Dr. Salha said about 150 people, including doctors, injured patients and two infants born a few days earlier, have been trapped inside al-Awda since Sunday as Israeli forces launch a new offensive in the north.
Dr. Salha said in a telephone interview and voice message that the hospital was effectively surrounded by Israeli forces. People in hospitals cannot leave, outside aid cannot reach them, and ambulances are unable to respond to calls to transport the injured.
Médecins Sans Frontières, which has staff in the area, reported that the hospital was surrounded by tanks on Monday. The emergency medical team dispatched to the hospital by the World Health Organization (WHO) was forced to relocate on May 13 due to “intensified hostilities,” the organization's head Dr. Tedros Adhanom Ghebreyesus said on social media on Tuesday. He appealed for the protection of remaining patients and staff.
The Israeli military declined to comment on military operations around al-Awda.
The dire conditions at the hospitals are part of a pattern that has played out repeatedly across the Gaza Strip throughout the more than seven-month war, with Israeli forces surrounding and raiding hospital after hospital they say are being used by Hamas fighters. Israeli forces have returned to raid some hospitals again after the army said Hamas had a resurgent presence.
Israeli forces besieged al-Awda hospital for nearly two weeks in December before sending troops inside, killing several people and detaining others for questioning, according to Doctors Without Borders. The group's employees were also included.
The hospital's director, Dr. Ahmed Muhanna, was among those detained by Israel and remains missing, according to the non-governmental organization ActionAid, which supports the hospital. Since then, Dr. Salha has been leading the hospital staff in his place.
Dr. Adnan Ahmad Albash, former head of orthopedic surgery at Al Shifa Hospital, was also detained in December in Al Awda, where he worked. Palestinian officials and rights groups announced earlier this month that he had died in Israeli custody.
Salha said no one was allowed to enter or leave al-Awda, and doctors and patients were huddled in rooms and hallways inside to protect themselves from gunfire and artillery shells hitting the exterior walls.

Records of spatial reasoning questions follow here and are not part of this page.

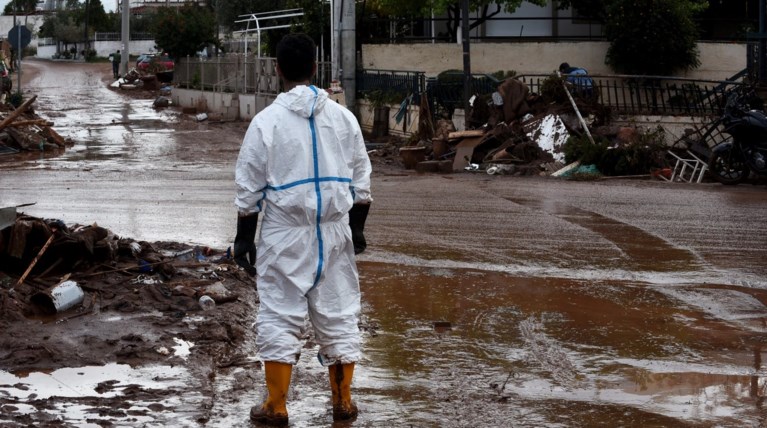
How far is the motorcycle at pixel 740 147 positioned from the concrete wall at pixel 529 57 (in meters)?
13.5

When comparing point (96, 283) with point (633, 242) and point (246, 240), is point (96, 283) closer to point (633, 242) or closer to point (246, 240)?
point (246, 240)

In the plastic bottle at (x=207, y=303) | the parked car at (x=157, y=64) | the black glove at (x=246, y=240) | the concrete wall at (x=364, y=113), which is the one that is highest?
the parked car at (x=157, y=64)

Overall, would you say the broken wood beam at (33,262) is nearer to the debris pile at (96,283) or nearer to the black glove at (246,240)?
the debris pile at (96,283)

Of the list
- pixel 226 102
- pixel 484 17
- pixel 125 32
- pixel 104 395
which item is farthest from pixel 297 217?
pixel 125 32

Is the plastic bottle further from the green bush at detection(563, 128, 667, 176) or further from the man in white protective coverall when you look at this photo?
the green bush at detection(563, 128, 667, 176)

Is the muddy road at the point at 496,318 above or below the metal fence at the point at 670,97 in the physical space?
below

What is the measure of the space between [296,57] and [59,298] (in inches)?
109

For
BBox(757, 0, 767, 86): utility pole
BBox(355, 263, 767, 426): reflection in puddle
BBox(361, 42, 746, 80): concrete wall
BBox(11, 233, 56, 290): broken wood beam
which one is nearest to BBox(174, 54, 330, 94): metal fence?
BBox(361, 42, 746, 80): concrete wall

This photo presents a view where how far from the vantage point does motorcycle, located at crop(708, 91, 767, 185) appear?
15.0 meters

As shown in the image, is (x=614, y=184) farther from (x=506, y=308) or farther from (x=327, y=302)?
(x=327, y=302)

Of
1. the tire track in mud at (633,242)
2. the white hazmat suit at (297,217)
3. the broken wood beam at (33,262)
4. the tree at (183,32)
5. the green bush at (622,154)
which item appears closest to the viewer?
the white hazmat suit at (297,217)

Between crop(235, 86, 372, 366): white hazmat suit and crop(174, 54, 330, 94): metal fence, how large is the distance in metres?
23.8

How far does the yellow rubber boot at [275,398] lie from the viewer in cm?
489

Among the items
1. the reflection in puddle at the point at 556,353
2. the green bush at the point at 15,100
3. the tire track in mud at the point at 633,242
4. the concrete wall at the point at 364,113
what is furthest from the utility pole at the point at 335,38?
the reflection in puddle at the point at 556,353
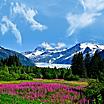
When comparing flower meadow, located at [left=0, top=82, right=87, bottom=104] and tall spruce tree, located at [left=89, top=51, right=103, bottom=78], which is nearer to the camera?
flower meadow, located at [left=0, top=82, right=87, bottom=104]

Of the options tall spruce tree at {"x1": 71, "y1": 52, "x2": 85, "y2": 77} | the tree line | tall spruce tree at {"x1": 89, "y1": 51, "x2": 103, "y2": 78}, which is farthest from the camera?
tall spruce tree at {"x1": 89, "y1": 51, "x2": 103, "y2": 78}

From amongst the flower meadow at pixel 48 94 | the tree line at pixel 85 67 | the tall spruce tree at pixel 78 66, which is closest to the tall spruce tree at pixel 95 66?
the tree line at pixel 85 67

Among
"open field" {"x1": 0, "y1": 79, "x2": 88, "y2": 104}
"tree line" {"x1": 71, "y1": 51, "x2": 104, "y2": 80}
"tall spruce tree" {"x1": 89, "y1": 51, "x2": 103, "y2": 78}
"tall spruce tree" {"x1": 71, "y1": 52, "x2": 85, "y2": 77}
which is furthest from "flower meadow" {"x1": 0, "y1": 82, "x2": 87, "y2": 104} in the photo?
"tall spruce tree" {"x1": 89, "y1": 51, "x2": 103, "y2": 78}

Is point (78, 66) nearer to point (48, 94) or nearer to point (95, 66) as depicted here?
point (95, 66)

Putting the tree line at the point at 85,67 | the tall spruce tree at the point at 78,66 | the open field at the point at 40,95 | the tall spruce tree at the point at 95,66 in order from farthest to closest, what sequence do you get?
the tall spruce tree at the point at 95,66 < the tree line at the point at 85,67 < the tall spruce tree at the point at 78,66 < the open field at the point at 40,95

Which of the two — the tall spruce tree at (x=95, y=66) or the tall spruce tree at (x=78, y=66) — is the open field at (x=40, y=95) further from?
the tall spruce tree at (x=95, y=66)

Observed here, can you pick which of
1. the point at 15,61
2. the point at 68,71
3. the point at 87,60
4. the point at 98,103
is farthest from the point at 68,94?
the point at 15,61

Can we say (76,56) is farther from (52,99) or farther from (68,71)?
(52,99)

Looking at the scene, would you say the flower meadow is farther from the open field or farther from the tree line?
the tree line

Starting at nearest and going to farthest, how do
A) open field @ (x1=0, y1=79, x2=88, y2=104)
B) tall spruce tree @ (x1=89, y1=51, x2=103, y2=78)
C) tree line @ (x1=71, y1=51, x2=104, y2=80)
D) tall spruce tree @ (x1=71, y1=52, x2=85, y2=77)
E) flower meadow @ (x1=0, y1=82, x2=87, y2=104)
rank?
open field @ (x1=0, y1=79, x2=88, y2=104) → flower meadow @ (x1=0, y1=82, x2=87, y2=104) → tall spruce tree @ (x1=71, y1=52, x2=85, y2=77) → tree line @ (x1=71, y1=51, x2=104, y2=80) → tall spruce tree @ (x1=89, y1=51, x2=103, y2=78)

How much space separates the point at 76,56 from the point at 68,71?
20238 millimetres

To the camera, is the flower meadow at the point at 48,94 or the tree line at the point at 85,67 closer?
the flower meadow at the point at 48,94

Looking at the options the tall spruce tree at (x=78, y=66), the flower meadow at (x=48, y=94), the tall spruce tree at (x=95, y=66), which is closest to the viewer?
the flower meadow at (x=48, y=94)

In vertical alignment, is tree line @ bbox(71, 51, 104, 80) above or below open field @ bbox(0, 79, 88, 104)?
above
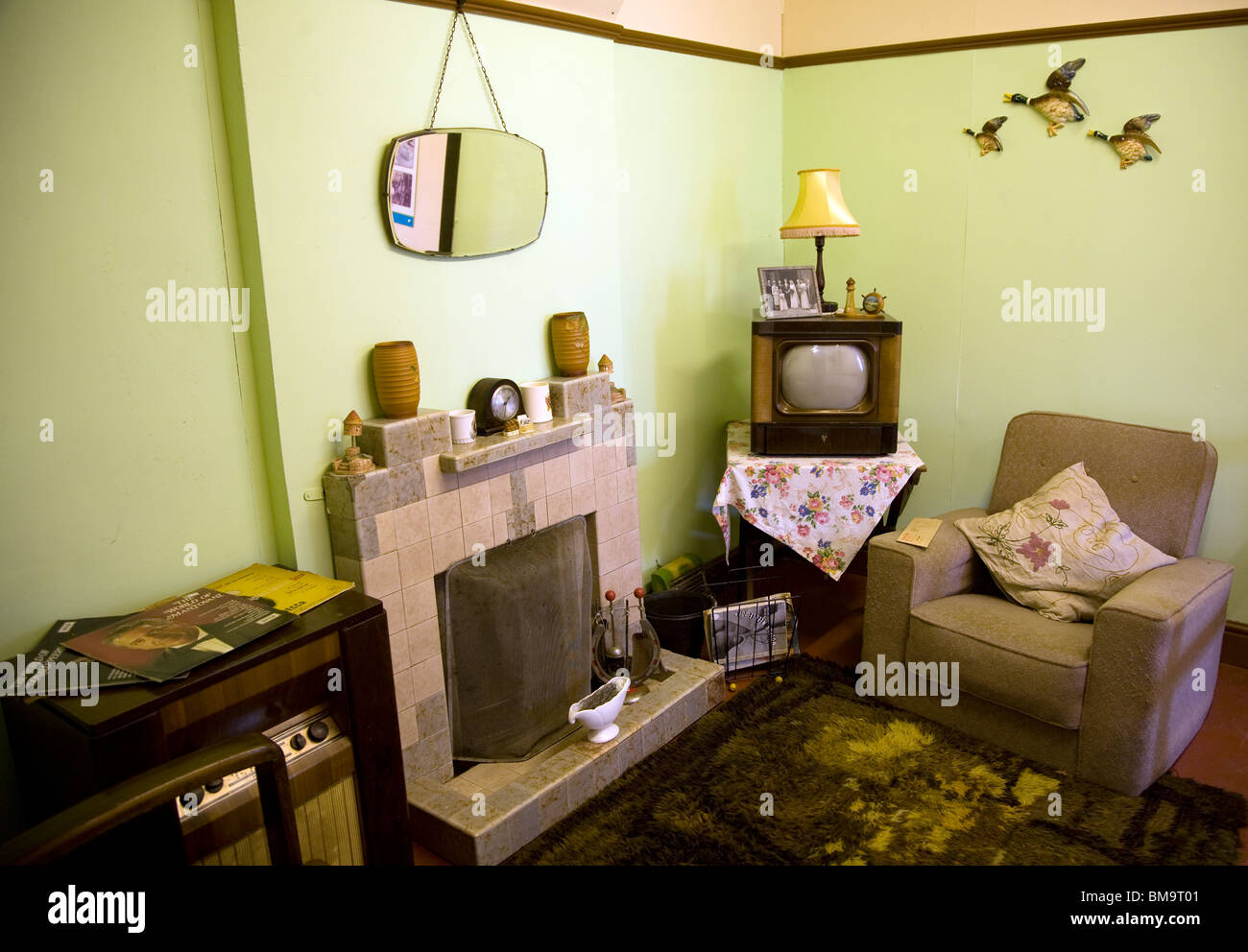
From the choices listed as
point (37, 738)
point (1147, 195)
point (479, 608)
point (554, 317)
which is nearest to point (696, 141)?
point (554, 317)

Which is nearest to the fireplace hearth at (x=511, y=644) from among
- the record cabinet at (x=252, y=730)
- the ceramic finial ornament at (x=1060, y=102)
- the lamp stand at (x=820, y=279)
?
the record cabinet at (x=252, y=730)

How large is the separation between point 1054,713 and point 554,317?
1749mm

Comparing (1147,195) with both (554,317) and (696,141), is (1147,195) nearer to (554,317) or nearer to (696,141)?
(696,141)

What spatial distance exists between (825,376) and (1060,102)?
1.24m

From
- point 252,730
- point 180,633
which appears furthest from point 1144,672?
point 180,633

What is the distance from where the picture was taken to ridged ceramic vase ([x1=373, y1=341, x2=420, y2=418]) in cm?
216

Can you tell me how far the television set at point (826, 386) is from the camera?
9.78 feet

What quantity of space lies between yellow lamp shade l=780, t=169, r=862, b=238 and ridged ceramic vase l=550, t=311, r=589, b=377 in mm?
845

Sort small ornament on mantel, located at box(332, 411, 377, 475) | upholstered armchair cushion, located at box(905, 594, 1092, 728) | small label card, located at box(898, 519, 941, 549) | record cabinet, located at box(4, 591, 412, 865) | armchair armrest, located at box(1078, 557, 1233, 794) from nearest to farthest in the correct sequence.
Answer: record cabinet, located at box(4, 591, 412, 865) < small ornament on mantel, located at box(332, 411, 377, 475) < armchair armrest, located at box(1078, 557, 1233, 794) < upholstered armchair cushion, located at box(905, 594, 1092, 728) < small label card, located at box(898, 519, 941, 549)

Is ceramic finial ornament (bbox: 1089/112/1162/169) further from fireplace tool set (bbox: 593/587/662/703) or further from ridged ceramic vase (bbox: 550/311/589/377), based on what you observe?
fireplace tool set (bbox: 593/587/662/703)

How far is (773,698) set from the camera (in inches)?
115

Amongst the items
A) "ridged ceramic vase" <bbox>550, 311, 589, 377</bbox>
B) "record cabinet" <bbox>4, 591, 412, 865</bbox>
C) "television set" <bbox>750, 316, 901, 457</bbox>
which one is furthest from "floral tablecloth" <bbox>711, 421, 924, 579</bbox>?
"record cabinet" <bbox>4, 591, 412, 865</bbox>

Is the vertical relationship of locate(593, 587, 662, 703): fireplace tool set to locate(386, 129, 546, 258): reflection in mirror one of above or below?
below

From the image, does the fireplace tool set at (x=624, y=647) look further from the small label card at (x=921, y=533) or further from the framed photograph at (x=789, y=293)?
the framed photograph at (x=789, y=293)
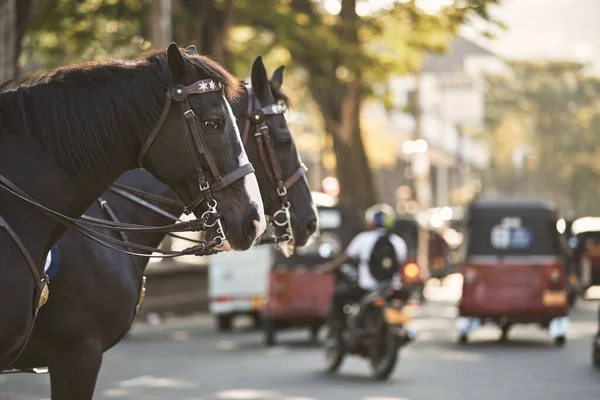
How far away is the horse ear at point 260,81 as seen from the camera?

He said those trapped at the hospital included four infants, two of whom were born by Caesarean section on May 18, and two others who were the children of nurses at the hospital. .
Dr Salha said there was about three days' worth of fuel left as of Monday and no clean water. Those trapped inside are “very scared”, he said.
Kamal Adwan, the only major hospital still partially functioning in the north, was attacked several times on Tuesday, according to witnesses, Gaza health officials and the WHO, but the Israeli military immediately responded to requests for comment on the attack. did not respond.
Like Al-Awda, Kamal Adwan was raided by Israeli forces in December and has since become a key facility for treating malnourished children in the north.
Reuters footage showed people being evacuated from the area around the hospital on Tuesday, some wearing white coats and others being carried away on stretchers. The hospital director, Dr. Hassam Abu Safiyah, told the news agency that missiles continued to fly in after the entrance to the emergency department was bombed, preventing medical workers from reaching the victims.
“The situation is catastrophic,” he said.
Ameera Harouda contributed to the report.